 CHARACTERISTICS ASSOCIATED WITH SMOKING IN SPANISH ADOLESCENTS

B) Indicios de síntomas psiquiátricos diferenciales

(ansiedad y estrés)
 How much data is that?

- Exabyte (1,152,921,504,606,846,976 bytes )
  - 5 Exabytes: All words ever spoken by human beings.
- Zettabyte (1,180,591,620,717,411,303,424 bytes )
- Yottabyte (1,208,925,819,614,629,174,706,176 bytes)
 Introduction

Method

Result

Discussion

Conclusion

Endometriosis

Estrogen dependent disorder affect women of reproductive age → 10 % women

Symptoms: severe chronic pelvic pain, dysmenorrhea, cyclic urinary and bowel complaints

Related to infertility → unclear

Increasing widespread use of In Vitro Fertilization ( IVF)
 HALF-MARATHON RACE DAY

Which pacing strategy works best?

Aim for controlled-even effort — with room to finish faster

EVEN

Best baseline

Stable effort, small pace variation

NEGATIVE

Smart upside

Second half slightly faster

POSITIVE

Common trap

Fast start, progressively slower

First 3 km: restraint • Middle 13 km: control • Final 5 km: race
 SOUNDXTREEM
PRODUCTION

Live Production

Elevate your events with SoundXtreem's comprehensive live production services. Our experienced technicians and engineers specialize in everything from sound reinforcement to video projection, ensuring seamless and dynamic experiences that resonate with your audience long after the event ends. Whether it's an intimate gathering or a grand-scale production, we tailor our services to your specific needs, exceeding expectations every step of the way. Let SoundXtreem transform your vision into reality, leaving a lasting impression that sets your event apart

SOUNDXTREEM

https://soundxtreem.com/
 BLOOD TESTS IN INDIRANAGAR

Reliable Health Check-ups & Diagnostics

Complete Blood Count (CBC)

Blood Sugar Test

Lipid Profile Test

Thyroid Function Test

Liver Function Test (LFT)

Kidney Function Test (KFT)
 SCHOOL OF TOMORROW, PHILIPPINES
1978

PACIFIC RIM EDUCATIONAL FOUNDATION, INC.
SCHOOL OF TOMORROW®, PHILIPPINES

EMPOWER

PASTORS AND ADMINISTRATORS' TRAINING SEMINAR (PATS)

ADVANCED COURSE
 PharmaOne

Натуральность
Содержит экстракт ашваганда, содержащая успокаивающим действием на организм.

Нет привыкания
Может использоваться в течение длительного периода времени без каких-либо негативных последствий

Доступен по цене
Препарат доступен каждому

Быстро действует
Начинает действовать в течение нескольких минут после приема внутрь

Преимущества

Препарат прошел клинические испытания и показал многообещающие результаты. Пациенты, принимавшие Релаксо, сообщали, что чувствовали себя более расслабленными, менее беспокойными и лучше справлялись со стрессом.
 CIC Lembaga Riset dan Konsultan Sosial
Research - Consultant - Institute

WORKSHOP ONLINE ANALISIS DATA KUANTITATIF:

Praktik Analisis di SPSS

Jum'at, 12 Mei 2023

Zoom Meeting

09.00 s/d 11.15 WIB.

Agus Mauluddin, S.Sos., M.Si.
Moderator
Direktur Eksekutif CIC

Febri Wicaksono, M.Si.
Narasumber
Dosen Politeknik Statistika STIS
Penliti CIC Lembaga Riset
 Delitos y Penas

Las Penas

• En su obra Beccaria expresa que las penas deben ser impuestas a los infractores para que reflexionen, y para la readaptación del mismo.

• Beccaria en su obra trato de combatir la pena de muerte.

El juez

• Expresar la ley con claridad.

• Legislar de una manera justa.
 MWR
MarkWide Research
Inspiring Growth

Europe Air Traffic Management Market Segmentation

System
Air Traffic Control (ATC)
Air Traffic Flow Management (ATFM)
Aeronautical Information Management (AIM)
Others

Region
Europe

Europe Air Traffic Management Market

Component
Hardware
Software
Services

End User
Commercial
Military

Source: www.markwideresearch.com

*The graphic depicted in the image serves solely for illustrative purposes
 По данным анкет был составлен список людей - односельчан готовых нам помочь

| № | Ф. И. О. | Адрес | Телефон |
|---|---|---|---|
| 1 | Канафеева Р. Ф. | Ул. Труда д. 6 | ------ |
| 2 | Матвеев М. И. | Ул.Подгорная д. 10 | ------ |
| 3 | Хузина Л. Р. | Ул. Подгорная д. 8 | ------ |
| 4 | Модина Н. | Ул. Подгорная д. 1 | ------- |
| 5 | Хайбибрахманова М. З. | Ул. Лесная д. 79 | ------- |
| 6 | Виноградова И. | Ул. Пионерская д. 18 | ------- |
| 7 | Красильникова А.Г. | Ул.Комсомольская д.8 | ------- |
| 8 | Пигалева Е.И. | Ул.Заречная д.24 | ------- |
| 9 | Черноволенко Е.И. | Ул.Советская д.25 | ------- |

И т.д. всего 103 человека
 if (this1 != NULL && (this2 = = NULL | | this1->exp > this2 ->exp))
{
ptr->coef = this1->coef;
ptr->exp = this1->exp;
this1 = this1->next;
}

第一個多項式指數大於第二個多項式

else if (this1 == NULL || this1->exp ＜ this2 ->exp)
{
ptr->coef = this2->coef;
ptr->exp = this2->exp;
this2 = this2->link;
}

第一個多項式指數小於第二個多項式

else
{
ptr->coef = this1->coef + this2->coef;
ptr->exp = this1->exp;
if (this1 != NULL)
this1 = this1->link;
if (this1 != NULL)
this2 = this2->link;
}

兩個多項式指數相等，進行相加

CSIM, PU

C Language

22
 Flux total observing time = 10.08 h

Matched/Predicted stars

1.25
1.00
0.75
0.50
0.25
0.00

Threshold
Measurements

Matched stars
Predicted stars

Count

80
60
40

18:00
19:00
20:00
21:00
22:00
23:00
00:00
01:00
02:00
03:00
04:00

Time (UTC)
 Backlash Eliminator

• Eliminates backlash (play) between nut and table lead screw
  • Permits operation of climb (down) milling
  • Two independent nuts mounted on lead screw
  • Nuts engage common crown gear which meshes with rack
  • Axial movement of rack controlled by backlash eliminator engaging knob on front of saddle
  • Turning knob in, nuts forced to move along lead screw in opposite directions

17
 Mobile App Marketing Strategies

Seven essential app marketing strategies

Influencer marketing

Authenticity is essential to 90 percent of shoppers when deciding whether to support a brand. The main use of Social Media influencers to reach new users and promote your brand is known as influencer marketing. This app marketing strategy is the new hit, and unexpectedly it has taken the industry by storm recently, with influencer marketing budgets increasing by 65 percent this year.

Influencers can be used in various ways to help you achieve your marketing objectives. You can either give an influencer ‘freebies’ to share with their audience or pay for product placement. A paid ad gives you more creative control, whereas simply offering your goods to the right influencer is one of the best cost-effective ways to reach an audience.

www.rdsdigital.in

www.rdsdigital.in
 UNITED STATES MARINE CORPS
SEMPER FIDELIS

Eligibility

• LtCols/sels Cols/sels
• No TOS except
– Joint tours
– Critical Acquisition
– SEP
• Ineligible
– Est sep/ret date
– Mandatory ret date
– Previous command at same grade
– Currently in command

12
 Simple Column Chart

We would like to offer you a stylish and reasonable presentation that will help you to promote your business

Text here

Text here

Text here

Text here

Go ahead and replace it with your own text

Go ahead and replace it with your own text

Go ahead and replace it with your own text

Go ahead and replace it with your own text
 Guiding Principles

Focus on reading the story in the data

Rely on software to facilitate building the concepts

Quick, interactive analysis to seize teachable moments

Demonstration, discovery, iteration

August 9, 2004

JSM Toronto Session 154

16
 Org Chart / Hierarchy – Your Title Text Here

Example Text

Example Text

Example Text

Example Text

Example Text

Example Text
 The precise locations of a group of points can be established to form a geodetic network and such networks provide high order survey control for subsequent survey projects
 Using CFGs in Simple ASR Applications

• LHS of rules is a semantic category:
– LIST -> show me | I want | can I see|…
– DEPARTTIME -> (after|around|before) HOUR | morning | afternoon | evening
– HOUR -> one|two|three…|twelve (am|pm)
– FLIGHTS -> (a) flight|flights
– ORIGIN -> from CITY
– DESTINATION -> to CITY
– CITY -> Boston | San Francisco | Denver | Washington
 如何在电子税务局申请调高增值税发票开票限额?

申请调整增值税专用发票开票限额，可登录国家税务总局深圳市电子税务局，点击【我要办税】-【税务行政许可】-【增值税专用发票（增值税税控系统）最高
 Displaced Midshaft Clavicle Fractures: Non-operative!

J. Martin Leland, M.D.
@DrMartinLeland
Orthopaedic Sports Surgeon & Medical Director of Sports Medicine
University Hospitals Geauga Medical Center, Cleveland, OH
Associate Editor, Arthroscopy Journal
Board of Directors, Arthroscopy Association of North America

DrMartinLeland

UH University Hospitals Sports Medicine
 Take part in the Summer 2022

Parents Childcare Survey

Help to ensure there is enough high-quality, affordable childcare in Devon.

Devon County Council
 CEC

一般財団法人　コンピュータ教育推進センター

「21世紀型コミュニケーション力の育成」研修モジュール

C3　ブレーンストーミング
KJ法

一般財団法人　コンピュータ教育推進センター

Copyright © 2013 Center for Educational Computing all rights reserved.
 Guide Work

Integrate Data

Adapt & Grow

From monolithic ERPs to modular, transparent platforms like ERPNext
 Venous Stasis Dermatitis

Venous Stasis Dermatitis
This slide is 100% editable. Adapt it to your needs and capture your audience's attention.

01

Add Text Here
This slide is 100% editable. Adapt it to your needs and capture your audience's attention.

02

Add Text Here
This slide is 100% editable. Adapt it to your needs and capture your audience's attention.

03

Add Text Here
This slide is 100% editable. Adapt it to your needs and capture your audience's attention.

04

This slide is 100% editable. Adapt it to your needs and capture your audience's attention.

___

- Problem
The lines you return should be those above that contain the word "Predicted", every one of them.

- Completed exercise
Matched/Predicted stars
Predicted stars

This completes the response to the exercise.